(Record set):

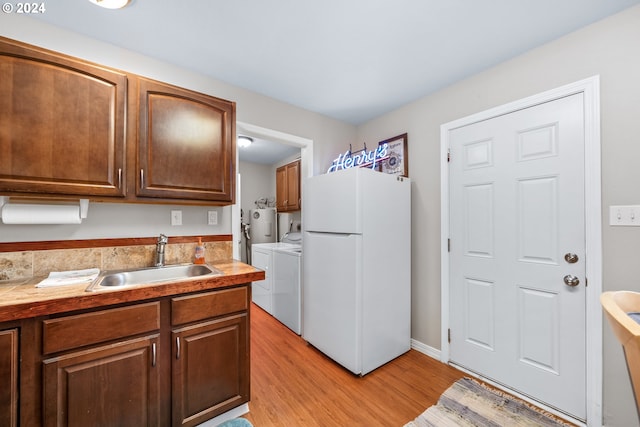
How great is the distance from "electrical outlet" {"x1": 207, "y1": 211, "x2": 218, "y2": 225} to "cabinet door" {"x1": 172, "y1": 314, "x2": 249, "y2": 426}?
2.82 ft

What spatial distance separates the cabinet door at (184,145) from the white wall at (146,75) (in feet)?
1.06

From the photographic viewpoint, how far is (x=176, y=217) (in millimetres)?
1957

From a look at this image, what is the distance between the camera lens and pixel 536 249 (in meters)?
1.76

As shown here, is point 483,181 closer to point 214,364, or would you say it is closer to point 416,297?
point 416,297

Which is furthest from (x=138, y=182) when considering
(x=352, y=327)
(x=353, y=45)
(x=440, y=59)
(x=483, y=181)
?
(x=483, y=181)

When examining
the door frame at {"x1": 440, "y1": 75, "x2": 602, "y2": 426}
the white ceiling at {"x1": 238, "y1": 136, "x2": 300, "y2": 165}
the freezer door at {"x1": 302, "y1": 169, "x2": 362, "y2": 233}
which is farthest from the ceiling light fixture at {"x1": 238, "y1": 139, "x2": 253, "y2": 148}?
the door frame at {"x1": 440, "y1": 75, "x2": 602, "y2": 426}

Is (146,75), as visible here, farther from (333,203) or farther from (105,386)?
(105,386)

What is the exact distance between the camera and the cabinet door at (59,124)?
126 cm

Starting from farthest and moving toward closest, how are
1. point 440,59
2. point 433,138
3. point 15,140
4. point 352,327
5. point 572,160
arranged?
point 433,138 < point 352,327 < point 440,59 < point 572,160 < point 15,140

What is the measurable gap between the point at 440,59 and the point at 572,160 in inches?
43.7

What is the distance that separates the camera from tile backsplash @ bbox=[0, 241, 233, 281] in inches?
57.2

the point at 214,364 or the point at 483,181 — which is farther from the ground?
the point at 483,181

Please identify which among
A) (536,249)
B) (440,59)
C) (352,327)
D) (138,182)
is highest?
(440,59)

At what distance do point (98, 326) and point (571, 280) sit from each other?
2.65 metres
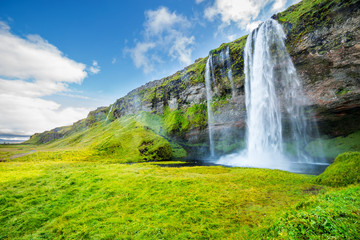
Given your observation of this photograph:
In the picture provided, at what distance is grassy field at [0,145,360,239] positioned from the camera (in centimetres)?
415

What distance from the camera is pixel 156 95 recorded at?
98375 mm

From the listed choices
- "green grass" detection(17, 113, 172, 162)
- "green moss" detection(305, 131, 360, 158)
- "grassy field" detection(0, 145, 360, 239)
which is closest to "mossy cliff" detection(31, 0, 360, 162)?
"green moss" detection(305, 131, 360, 158)

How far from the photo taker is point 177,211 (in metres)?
8.14

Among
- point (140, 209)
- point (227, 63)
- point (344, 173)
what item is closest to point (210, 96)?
point (227, 63)

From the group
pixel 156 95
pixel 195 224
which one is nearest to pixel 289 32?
pixel 195 224

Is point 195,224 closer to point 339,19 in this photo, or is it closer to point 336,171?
point 336,171

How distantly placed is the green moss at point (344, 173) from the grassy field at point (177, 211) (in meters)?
1.05

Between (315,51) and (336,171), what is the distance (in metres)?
31.4

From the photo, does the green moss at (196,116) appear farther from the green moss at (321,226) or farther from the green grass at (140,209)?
the green moss at (321,226)

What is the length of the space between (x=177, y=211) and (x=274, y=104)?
1499 inches

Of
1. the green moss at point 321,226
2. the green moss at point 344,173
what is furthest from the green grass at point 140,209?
the green moss at point 321,226

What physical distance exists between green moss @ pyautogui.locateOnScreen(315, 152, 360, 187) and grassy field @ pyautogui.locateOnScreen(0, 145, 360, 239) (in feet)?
3.45

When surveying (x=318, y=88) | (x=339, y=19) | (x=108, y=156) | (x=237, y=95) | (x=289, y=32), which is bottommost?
(x=108, y=156)

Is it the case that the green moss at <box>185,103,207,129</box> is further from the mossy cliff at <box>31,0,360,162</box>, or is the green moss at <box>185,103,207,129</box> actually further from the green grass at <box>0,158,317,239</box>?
the green grass at <box>0,158,317,239</box>
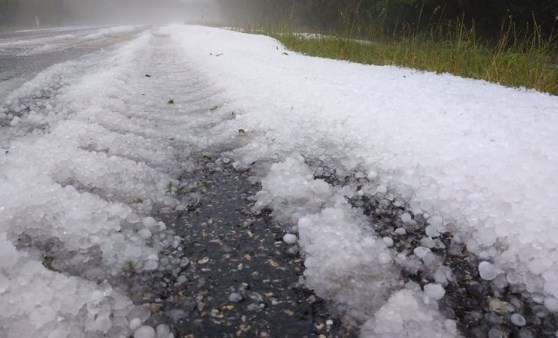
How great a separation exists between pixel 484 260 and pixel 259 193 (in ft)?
3.91

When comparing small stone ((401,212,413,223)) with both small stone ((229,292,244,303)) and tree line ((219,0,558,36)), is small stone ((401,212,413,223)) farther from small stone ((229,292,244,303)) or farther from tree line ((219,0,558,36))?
tree line ((219,0,558,36))

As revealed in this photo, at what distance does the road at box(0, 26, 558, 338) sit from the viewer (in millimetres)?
1274

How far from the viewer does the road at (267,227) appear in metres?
1.27

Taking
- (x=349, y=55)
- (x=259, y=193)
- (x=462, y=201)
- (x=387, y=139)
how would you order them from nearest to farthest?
(x=462, y=201) → (x=259, y=193) → (x=387, y=139) → (x=349, y=55)

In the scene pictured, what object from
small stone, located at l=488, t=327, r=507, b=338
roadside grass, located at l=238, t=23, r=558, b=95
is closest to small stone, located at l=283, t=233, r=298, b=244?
small stone, located at l=488, t=327, r=507, b=338

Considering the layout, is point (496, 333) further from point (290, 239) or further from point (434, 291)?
point (290, 239)

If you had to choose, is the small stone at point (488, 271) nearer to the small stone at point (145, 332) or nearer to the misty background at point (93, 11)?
the small stone at point (145, 332)

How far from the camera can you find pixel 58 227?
167cm

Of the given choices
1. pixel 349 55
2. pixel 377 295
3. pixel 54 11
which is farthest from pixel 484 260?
pixel 54 11

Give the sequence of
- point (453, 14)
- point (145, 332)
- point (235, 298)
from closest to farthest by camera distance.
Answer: point (145, 332), point (235, 298), point (453, 14)

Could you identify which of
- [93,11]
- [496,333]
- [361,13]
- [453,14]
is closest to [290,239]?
[496,333]

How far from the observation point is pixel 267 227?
1826mm

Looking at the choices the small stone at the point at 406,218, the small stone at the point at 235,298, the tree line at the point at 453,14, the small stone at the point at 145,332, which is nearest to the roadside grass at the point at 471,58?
the tree line at the point at 453,14

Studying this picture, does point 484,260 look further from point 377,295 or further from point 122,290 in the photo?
point 122,290
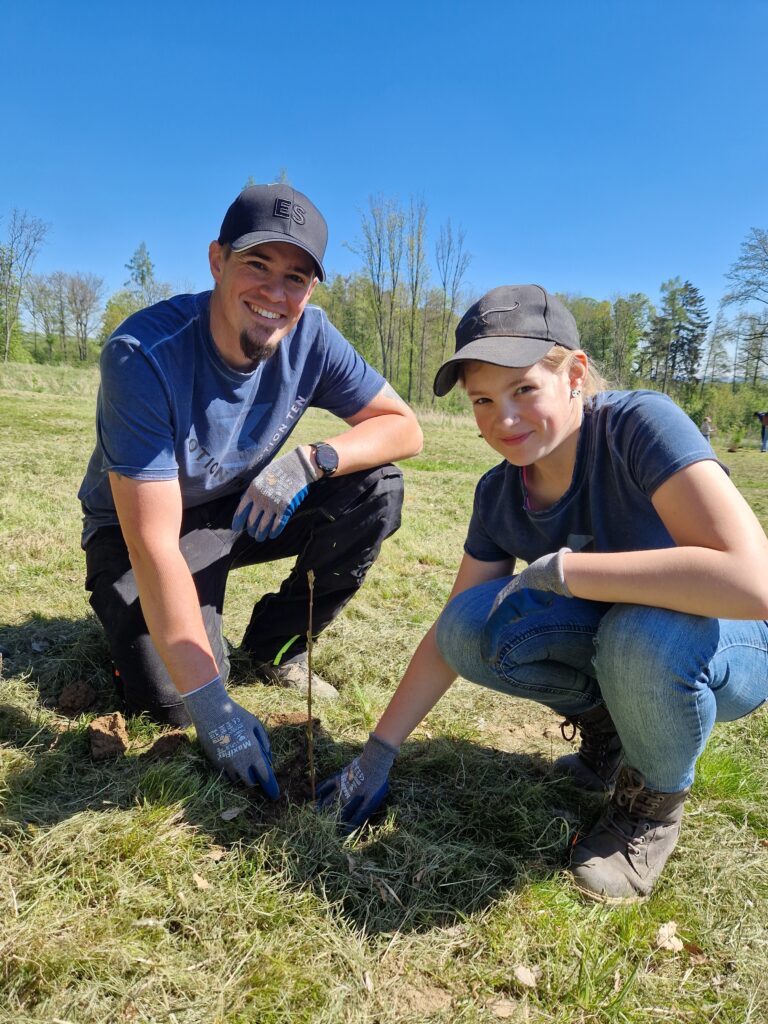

(Objective): Format every line above as a JSON array of strings, one string per line, with blank lines and picture markers left out.

(Exercise result):
[
  "How great is the distance from \"electrical outlet\" {\"x1\": 207, \"y1\": 211, \"x2\": 218, \"y2\": 225} to \"cabinet door\" {\"x1\": 172, \"y1\": 314, \"x2\": 249, \"y2\": 426}?",
  "2.82 ft",
  "What spatial distance separates the cabinet door at (184,145) from the white wall at (146,75) (in feet)?",
  "1.06",
  "From the photographic viewpoint, how far is (x=176, y=217) (in millimetres)?",
  "1957",
  "From a look at this image, what is the distance between the camera lens and pixel 536 249 (in meters)?",
  "1.76",
  "As shown here, is point 483,181 closer to point 214,364, or would you say it is closer to point 416,297?",
  "point 416,297",
  "Which is furthest from (x=138, y=182) when considering",
  "(x=352, y=327)",
  "(x=353, y=45)",
  "(x=440, y=59)",
  "(x=483, y=181)",
  "?",
  "(x=483, y=181)",
  "When examining",
  "the door frame at {\"x1\": 440, \"y1\": 75, \"x2\": 602, \"y2\": 426}",
  "the white ceiling at {\"x1\": 238, \"y1\": 136, \"x2\": 300, \"y2\": 165}",
  "the freezer door at {\"x1\": 302, \"y1\": 169, \"x2\": 362, \"y2\": 233}",
  "which is farthest from the ceiling light fixture at {\"x1\": 238, \"y1\": 139, \"x2\": 253, \"y2\": 148}?",
  "the door frame at {\"x1\": 440, \"y1\": 75, \"x2\": 602, \"y2\": 426}",
  "Is (146,75), as visible here, farther from (333,203) or farther from (105,386)?",
  "(105,386)",
  "What is the exact distance between the camera and the cabinet door at (59,124)?",
  "126 cm",
  "Starting from farthest and moving toward closest, how are",
  "1. point 440,59",
  "2. point 433,138",
  "3. point 15,140",
  "4. point 352,327",
  "5. point 572,160",
  "arranged?",
  "point 433,138 < point 352,327 < point 440,59 < point 572,160 < point 15,140",
  "What is the measurable gap between the point at 440,59 and the point at 572,160 in inches?",
  "43.7",
  "What is the distance that separates the camera from tile backsplash @ bbox=[0, 241, 233, 281] in inches?",
  "57.2",
  "the point at 214,364 or the point at 483,181 — which is farther from the ground?",
  "the point at 483,181",
  "Please identify which among",
  "A) (536,249)",
  "B) (440,59)",
  "C) (352,327)",
  "D) (138,182)",
  "is highest?",
  "(440,59)",
  "At what distance do point (98, 326) and point (571, 280) sit from each other?",
  "2.65 metres",
  "Given your observation of this photograph:",
  "In the picture provided, at what distance is grassy field at [0,145,360,239] positioned from the camera (in centimetres)?",
  "415",
  "What distance from the camera is pixel 156 95 recorded at?",
  "98375 mm",
  "From the listed choices",
  "- \"green grass\" detection(17, 113, 172, 162)",
  "- \"green moss\" detection(305, 131, 360, 158)",
  "- \"grassy field\" detection(0, 145, 360, 239)",
  "which is closest to \"mossy cliff\" detection(31, 0, 360, 162)?",
  "\"green moss\" detection(305, 131, 360, 158)",
  "How far from the photo taker is point 177,211 (in metres)?",
  "8.14",
  "Among",
  "- point (140, 209)",
  "- point (227, 63)",
  "- point (344, 173)",
  "what item is closest to point (210, 96)?",
  "point (227, 63)",
  "From the group",
  "pixel 156 95",
  "pixel 195 224",
  "which one is nearest to pixel 289 32?",
  "pixel 195 224",
  "Is point 195,224 closer to point 339,19 in this photo, or is it closer to point 336,171?",
  "point 336,171",
  "How distantly placed is the green moss at point (344, 173) from the grassy field at point (177, 211) (in meters)?",
  "1.05",
  "Between (315,51) and (336,171), what is the distance (in metres)?",
  "31.4",
  "From the photo, does the green moss at (196,116) appear farther from the green moss at (321,226) or farther from the green grass at (140,209)?",
  "the green moss at (321,226)",
  "What is the length of the space between (x=177, y=211) and (x=274, y=104)?",
  "1499 inches",
  "Of",
  "1. the green moss at point 321,226",
  "2. the green moss at point 344,173",
  "what is furthest from the green grass at point 140,209?",
  "the green moss at point 321,226",
  "What physical distance exists between green moss @ pyautogui.locateOnScreen(315, 152, 360, 187) and grassy field @ pyautogui.locateOnScreen(0, 145, 360, 239) (in feet)?",
  "3.45",
  "When surveying (x=318, y=88) | (x=339, y=19) | (x=108, y=156) | (x=237, y=95) | (x=289, y=32), which is bottommost?",
  "(x=108, y=156)",
  "Is it the case that the green moss at <box>185,103,207,129</box> is further from the mossy cliff at <box>31,0,360,162</box>, or is the green moss at <box>185,103,207,129</box> actually further from the green grass at <box>0,158,317,239</box>?",
  "the green grass at <box>0,158,317,239</box>",
  "How great a separation exists between pixel 484 260 and pixel 259 193 (in ft)?",
  "3.91",
  "When comparing small stone ((401,212,413,223)) with both small stone ((229,292,244,303)) and tree line ((219,0,558,36)), is small stone ((401,212,413,223)) farther from small stone ((229,292,244,303)) or farther from tree line ((219,0,558,36))?",
  "tree line ((219,0,558,36))",
  "As revealed in this photo, at what distance does the road at box(0, 26, 558, 338) sit from the viewer (in millimetres)?",
  "1274",
  "How far from the viewer does the road at (267,227) appear in metres?",
  "1.27",
  "Taking",
  "- (x=349, y=55)",
  "- (x=259, y=193)",
  "- (x=462, y=201)",
  "- (x=387, y=139)",
  "how would you order them from nearest to farthest?",
  "(x=462, y=201) → (x=259, y=193) → (x=387, y=139) → (x=349, y=55)",
  "In the scene pictured, what object from",
  "small stone, located at l=488, t=327, r=507, b=338",
  "roadside grass, located at l=238, t=23, r=558, b=95",
  "is closest to small stone, located at l=283, t=233, r=298, b=244?",
  "small stone, located at l=488, t=327, r=507, b=338",
  "Considering the layout, is point (496, 333) further from point (290, 239) or further from point (434, 291)?",
  "point (290, 239)",
  "If you had to choose, is the small stone at point (488, 271) nearer to the small stone at point (145, 332) or nearer to the misty background at point (93, 11)?",
  "the small stone at point (145, 332)",
  "How far from the camera can you find pixel 58 227?",
  "167cm",
  "Of the given choices",
  "1. pixel 349 55",
  "2. pixel 377 295",
  "3. pixel 54 11",
  "which is farthest from pixel 484 260?",
  "pixel 54 11",
  "Give the sequence of",
  "- point (453, 14)",
  "- point (145, 332)",
  "- point (235, 298)",
  "from closest to farthest by camera distance.",
  "Answer: point (145, 332), point (235, 298), point (453, 14)",
  "Could you identify which of",
  "- [93,11]",
  "- [496,333]",
  "- [361,13]",
  "- [453,14]",
  "is closest to [290,239]?",
  "[496,333]",
  "How far from the observation point is pixel 267 227?",
  "1826mm",
  "Looking at the choices the small stone at the point at 406,218, the small stone at the point at 235,298, the tree line at the point at 453,14, the small stone at the point at 145,332, which is nearest to the roadside grass at the point at 471,58?",
  "the tree line at the point at 453,14",
  "Studying this picture, does point 484,260 look further from point 377,295 or further from point 122,290 in the photo?",
  "point 122,290"
]